_TASK_. Copy the records word for word, starting at the line that contains "Is the cardboard" and continuing through the final line.

_LISTED RECORDS_.
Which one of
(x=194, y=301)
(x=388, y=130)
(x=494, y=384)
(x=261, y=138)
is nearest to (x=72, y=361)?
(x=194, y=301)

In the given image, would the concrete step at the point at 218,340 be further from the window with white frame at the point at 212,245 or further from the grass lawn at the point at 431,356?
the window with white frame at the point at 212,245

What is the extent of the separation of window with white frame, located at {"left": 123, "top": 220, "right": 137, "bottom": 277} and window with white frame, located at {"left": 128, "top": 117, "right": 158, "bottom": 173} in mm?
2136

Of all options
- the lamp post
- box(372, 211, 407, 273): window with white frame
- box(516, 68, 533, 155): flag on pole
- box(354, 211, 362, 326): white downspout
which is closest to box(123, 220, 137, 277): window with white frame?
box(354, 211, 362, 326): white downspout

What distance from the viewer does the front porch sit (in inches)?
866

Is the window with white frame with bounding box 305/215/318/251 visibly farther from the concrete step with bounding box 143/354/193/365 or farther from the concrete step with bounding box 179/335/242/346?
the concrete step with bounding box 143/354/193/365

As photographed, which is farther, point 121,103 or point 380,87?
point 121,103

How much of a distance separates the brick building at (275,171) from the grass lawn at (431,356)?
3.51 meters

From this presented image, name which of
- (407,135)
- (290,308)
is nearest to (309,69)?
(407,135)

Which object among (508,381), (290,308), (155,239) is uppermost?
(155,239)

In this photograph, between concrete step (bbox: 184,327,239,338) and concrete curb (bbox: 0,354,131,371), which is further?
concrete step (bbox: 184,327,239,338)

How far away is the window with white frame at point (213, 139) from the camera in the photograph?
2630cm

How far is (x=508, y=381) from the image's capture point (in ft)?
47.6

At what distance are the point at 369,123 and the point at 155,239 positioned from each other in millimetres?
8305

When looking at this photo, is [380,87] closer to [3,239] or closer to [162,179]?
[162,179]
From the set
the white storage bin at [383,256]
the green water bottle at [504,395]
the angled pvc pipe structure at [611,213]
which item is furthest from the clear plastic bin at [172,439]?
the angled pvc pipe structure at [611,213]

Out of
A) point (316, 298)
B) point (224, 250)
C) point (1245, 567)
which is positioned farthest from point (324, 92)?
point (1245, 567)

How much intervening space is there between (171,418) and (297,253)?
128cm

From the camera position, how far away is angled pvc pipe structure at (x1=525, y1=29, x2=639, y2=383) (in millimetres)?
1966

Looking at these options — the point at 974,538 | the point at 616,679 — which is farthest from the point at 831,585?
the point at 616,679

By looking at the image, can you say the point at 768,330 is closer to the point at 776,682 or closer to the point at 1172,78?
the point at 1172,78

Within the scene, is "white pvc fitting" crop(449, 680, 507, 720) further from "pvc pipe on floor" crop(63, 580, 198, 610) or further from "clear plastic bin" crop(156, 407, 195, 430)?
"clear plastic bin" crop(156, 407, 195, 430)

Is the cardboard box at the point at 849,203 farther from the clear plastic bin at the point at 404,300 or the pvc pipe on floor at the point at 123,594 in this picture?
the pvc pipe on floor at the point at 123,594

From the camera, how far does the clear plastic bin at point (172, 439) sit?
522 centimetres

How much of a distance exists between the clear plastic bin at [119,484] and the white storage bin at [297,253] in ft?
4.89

_THE RESULT_.
Is the cardboard box at the point at 849,203 farther from the clear plastic bin at the point at 404,300 or the pvc pipe on floor at the point at 123,594 in this picture?
the pvc pipe on floor at the point at 123,594

From the camera, how far does the clear plastic bin at point (172, 439) sit?
522 centimetres

How much of a distance exists between the clear plastic bin at [119,484] and the white storage bin at [297,253] in ft?
4.89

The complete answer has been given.